## QUESTIONS
a – Relevez, sans doublon, tous les âges cités dans le témoignage sur l'entraîneur de handball.
b – Prolongez le témoignage sur l'entraîneur de handball à partir de sa dernière phrase.

## TEXTE SOURCE
En 2019, après plusieurs mois de thérapie, j’ai enfin eu les déclics me permettant de porter plainte pour viol contre mon ancien entraîneur de handball. Celui qui m’a violée quand j’avais 14 ans, et de qui je pensais être amoureuse lorsque j’en avais 15 et lui 21.
Si à 14 ans, je pensais l’aimer, je me rends bien compte aujourd’hui que la situation n’avait rien de naturel : c’était une relation d’emprise. Il a tout fait pour que j’en arrive là…
Mon entraîneur avait une emprise sur moi
Je pensais qu’il était gentil. Il me regardait tout le temps et à l’époque, et pendant longtemps, sentir ce regard me faisait me sentir spéciale. J’avais l’impression d’être sa préférée. Un jour il m’a offert une petite broche, à une soirée où l’équipe était réunie…
Des détails, mais qui, mis bout à bout, me donnaient l’impression que mes sentiments amoureux étaient réciproques.
Un jour, je lui ai déclaré mon amour, et il m’a demandé de lui faire une fellation. Comment refuser? Il était mon entraîneur, il avait l’ascendant sur moi et j’étais complètement désarmée. Je n’ai pas compris ce changement de comportement soudain froid et prédateur ce jour-là. Ça ne cadrait pas avec l’image qu’il m’avait donnée de lui… Entre mes 14 et mes 15 ans, j’ai tenté d’avoir des explications sur cet événement, et n’en ai jamais eu. Il soufflait le chaud et le froid, me donnait l’impression que tout était de ma faute. Sans réponse, je me suis convaincue que tout ça n’était qu’un accident.

## LES DONNÉES
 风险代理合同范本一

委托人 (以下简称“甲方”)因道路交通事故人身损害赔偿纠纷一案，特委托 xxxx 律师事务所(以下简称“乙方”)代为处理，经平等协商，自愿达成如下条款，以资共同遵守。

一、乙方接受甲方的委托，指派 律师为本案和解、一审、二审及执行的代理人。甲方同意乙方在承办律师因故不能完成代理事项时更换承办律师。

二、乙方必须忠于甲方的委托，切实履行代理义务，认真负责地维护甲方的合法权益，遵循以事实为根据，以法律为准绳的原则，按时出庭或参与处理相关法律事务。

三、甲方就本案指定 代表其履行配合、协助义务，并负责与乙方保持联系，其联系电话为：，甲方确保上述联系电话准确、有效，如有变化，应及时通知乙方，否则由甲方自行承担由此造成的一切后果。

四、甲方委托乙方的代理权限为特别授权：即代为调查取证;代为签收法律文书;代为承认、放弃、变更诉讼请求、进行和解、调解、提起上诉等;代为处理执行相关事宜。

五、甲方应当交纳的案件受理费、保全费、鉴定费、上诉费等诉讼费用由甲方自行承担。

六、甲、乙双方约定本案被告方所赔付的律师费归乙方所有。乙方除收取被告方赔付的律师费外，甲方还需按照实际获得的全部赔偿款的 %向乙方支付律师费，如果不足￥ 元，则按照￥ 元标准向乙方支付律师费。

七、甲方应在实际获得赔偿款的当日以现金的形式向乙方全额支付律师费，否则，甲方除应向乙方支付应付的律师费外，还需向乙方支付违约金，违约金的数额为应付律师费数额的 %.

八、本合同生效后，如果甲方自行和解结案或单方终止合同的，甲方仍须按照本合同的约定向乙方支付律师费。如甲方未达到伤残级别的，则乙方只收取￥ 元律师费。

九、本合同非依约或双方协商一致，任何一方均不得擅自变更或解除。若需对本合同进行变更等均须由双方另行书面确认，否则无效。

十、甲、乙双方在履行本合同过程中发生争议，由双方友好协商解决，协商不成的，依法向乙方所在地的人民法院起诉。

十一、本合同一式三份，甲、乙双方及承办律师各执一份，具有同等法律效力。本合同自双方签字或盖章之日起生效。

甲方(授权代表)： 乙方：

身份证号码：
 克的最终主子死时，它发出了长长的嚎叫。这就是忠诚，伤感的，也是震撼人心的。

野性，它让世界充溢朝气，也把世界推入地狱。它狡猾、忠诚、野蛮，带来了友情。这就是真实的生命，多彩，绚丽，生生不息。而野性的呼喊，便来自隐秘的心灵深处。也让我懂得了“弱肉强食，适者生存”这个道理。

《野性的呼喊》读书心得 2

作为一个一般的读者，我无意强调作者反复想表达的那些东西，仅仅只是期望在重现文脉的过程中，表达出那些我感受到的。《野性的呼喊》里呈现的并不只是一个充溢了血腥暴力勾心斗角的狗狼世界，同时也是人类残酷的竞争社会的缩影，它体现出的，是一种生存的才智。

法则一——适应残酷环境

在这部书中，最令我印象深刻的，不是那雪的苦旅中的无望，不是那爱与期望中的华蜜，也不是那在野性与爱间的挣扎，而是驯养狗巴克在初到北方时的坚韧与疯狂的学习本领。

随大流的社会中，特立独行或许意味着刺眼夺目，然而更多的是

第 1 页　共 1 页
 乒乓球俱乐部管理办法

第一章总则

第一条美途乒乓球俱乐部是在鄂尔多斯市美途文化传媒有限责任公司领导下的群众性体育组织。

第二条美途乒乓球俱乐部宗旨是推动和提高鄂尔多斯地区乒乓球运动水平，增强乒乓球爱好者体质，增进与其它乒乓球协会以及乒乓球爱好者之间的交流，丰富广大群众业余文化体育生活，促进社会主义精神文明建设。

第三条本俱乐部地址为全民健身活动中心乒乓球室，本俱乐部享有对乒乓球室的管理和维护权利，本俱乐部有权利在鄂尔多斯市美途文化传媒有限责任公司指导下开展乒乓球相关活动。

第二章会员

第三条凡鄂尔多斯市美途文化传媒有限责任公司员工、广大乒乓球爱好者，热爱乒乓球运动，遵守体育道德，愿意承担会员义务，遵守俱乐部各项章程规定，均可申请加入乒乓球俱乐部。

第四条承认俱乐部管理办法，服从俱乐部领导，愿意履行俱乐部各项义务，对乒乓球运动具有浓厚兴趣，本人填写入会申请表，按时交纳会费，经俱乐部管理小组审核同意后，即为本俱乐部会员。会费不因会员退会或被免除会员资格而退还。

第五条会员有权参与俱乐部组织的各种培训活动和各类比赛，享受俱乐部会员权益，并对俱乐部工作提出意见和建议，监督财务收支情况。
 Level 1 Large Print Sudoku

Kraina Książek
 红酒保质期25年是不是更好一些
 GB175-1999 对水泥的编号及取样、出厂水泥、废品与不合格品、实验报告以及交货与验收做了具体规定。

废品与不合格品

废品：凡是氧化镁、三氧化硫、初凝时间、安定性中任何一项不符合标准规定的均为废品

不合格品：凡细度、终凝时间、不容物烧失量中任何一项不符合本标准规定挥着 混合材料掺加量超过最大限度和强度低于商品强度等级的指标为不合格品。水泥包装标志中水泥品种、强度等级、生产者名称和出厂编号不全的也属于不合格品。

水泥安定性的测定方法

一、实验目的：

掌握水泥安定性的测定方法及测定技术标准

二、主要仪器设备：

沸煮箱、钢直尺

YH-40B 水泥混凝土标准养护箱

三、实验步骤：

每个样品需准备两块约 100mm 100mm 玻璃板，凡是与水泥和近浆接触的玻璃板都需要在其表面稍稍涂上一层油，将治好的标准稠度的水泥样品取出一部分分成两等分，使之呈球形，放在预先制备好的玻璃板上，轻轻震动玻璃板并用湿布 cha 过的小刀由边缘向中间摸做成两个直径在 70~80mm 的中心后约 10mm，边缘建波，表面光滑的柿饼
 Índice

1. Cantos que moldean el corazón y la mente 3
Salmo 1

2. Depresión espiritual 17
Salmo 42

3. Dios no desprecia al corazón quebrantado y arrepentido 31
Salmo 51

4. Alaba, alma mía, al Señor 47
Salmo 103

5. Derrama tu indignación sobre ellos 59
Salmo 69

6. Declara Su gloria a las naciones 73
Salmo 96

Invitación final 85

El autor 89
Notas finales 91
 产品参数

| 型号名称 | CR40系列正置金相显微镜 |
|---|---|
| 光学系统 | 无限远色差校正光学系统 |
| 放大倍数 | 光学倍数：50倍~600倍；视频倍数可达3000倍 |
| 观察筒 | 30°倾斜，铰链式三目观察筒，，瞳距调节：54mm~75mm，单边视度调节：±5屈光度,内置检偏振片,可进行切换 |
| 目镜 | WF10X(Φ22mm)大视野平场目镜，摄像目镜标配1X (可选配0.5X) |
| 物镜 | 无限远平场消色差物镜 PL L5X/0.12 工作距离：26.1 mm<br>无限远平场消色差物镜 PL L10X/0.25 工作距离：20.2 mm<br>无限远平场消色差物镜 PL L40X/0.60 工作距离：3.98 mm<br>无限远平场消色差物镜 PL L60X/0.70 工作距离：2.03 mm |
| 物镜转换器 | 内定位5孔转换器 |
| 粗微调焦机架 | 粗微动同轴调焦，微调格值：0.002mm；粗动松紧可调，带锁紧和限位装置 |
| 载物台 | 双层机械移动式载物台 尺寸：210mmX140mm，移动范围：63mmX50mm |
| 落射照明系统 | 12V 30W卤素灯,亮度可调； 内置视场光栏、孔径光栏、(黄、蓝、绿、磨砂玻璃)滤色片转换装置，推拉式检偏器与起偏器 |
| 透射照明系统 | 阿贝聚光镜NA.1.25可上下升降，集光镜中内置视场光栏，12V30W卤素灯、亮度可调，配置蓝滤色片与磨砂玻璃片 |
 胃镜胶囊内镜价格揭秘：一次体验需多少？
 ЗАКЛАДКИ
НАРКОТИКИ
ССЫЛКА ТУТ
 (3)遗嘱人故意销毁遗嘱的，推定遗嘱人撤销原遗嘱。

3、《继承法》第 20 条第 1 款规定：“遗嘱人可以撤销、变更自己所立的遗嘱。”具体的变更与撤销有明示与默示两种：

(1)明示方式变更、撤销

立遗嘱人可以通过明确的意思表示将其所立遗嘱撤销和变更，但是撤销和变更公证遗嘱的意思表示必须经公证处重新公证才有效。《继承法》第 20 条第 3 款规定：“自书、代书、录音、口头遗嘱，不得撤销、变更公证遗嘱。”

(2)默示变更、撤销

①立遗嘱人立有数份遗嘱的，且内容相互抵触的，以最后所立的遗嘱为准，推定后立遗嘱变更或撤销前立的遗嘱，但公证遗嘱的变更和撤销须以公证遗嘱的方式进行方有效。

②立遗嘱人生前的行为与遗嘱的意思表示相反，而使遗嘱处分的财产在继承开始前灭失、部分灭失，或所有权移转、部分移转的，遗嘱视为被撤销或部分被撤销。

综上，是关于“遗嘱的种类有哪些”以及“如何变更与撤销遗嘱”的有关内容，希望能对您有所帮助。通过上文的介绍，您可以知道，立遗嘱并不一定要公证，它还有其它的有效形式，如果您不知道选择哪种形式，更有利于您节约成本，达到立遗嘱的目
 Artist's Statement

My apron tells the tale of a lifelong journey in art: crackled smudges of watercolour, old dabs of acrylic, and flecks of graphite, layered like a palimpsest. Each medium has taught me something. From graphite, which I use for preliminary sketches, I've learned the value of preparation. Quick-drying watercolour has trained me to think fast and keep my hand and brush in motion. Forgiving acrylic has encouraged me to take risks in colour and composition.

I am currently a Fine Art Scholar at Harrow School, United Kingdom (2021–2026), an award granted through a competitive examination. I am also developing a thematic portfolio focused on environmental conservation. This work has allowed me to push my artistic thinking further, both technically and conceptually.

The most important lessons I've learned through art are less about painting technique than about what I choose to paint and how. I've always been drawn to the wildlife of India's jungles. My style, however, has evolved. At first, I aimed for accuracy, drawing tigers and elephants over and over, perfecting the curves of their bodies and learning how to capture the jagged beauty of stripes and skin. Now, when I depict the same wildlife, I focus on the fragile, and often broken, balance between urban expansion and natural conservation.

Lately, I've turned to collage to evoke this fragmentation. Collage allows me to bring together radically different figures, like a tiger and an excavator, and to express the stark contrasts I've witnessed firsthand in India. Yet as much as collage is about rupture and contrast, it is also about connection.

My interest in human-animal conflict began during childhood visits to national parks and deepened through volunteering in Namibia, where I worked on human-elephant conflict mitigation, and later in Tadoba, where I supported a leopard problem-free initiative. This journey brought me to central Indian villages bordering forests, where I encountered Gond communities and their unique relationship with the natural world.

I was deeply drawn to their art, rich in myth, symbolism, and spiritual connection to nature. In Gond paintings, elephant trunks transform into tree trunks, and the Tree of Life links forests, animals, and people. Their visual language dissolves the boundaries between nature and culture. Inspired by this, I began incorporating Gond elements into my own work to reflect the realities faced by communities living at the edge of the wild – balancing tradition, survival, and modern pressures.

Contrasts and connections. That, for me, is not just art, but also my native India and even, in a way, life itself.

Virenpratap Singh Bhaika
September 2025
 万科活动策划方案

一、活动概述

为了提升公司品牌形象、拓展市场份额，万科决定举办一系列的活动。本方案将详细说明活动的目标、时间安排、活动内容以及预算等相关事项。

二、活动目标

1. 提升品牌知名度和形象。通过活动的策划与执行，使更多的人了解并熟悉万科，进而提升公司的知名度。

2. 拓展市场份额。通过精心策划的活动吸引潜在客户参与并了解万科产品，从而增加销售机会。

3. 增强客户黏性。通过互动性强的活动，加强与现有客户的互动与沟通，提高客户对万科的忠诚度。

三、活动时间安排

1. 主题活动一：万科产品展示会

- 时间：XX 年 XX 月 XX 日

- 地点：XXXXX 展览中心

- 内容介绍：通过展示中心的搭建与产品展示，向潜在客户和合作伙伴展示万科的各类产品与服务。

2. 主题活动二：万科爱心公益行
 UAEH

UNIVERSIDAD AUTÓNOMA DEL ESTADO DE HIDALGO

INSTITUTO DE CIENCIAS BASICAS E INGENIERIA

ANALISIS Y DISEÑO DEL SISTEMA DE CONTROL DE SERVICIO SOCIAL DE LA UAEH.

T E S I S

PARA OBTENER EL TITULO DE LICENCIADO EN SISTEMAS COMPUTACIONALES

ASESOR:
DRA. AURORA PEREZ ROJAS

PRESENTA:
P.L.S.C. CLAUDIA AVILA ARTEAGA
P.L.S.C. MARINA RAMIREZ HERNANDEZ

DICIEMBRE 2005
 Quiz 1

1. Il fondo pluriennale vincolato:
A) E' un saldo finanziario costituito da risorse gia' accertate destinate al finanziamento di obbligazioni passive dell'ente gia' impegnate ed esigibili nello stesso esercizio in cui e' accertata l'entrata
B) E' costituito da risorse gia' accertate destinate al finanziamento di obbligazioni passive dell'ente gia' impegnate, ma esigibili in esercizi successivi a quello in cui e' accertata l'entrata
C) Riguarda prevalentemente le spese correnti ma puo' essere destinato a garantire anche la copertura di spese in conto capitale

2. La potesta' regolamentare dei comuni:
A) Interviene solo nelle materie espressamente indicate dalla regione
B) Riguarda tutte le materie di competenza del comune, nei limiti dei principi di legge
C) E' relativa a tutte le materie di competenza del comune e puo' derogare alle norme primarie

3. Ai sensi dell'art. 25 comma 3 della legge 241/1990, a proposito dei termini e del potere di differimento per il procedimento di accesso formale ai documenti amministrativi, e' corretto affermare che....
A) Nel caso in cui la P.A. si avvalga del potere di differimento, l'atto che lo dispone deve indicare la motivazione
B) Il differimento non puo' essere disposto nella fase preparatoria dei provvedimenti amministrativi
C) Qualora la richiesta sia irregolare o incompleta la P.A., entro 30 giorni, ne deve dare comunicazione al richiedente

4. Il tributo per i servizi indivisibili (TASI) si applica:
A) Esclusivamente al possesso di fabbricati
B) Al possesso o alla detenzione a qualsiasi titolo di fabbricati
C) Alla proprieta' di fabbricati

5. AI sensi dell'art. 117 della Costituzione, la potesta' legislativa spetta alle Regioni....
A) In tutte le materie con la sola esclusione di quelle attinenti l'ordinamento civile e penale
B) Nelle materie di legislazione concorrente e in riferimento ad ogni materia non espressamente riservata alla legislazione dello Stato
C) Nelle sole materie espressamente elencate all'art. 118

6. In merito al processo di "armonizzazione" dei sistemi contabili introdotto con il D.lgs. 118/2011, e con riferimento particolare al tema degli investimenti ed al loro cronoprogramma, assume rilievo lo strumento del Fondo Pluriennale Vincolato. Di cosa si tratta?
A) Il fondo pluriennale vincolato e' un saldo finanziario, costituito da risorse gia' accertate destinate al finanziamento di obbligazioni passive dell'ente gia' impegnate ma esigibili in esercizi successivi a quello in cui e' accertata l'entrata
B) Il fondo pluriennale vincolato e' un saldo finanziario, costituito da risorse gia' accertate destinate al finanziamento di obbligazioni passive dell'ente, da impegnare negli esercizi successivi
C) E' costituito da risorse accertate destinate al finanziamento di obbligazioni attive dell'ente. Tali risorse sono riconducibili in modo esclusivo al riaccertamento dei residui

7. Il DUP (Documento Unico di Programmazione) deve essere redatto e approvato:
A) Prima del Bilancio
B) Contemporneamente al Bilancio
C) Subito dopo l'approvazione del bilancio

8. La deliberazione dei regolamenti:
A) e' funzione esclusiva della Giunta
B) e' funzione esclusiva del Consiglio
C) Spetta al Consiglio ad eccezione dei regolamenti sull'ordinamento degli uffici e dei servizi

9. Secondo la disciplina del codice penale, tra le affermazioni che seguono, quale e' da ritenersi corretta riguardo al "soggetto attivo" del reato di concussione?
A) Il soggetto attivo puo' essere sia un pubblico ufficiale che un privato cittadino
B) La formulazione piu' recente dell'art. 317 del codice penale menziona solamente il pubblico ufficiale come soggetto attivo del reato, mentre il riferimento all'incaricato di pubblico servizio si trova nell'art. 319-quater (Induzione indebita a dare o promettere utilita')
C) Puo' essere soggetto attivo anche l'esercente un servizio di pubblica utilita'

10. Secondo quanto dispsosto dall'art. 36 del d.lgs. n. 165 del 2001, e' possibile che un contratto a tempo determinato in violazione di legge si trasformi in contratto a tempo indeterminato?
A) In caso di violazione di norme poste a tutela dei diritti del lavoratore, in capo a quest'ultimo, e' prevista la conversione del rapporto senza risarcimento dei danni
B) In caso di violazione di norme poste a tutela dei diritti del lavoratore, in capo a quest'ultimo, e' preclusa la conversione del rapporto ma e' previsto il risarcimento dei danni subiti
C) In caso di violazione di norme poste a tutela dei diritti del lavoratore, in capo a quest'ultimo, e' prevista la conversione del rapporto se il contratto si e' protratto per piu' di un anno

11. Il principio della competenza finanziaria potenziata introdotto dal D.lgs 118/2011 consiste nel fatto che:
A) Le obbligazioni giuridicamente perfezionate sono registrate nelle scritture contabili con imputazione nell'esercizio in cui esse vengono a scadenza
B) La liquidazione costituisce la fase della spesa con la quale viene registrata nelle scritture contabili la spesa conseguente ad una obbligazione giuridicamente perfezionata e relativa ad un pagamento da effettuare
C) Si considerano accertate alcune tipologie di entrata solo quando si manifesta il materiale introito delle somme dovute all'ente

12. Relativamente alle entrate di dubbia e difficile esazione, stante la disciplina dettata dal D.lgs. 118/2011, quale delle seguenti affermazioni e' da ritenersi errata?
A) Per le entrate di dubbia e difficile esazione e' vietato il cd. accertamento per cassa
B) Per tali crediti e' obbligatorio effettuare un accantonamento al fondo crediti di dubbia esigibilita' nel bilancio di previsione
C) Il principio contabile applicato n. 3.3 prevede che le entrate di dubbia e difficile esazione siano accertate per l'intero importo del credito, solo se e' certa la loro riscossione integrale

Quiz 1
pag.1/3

## RÉPONSES PAR CONSIGNE
a – 14 ans, 15 ans, 21 ans

b –
J’avais 15 ans, il en avait 21 : je ne pouvais pas consentir
À 15 ans, je me pensais amoureuse et fautive. Nous avons eu d’autres relations sexuelles, auxquelles je croyais consentir. Mais comment une jeune fille de 15 ans peut-elle consentir à des relations sexuelles avec un homme de 21 ans ? Ces actes n’étaient qu’une redite du viol de mes 14 ans…
Je voulais garder l’image du prince charmant que j’avais de lui, et je me suis aveuglée sur ce que je vivais. Aujourd’hui, je garde le souvenir de relations sexuelles adultes, bien au delà de ce qu’une jeune fille de 15 ans pouvait comprendre, et qu’elle n’aurait jamais dû vivre. Dans des positions bizarres, devant un film pornographique, sans aucune considération de ma personne ou de mon plaisir…
Pendant longtemps, il y a eu ce décalage bizarre entre ce qu’avaient réellement été les événements, et la manière dont je préférais m’en souvenir. J’avais tout mis sous cloche, mais parfois elle se rouvrait. Et j’en souffrais beaucoup.
Il m’a fallu du temps pour comprendre ce qui s’était passé
Cette impression d’avoir donné mon « accord » aux relations qui ont eu lieu à mes 15 ans m’empêchait d’appréhender ces évènements. Je n’arrivais pas à comprendre les faits, ou peut-être que je ne voulais pas les comprendre.
Quand j’essayais d’y voir plus clair, je contactais mon ex-entraîneur pour avoir des explications avec lui. Mais cette forme d’emprise, d’admiration que j’éprouvais envers lui n’avait pas disparu : quand nous en parlions, je m’efforçais d’accepter son point de vue. Je repoussais la petite voix en moi qui tentait de me dire que non, les choses ne s’étaient pas passées comme il le disait, que je n’avais rien désiré, rien voulu, et que non, tout cela n’était pas normal.
Pour porter plainte, il m’a fallu arrêter de me tourner vers lui pour comprendre, et chercher enfin en moi seule les explications et mes ressentis lors de ces événements.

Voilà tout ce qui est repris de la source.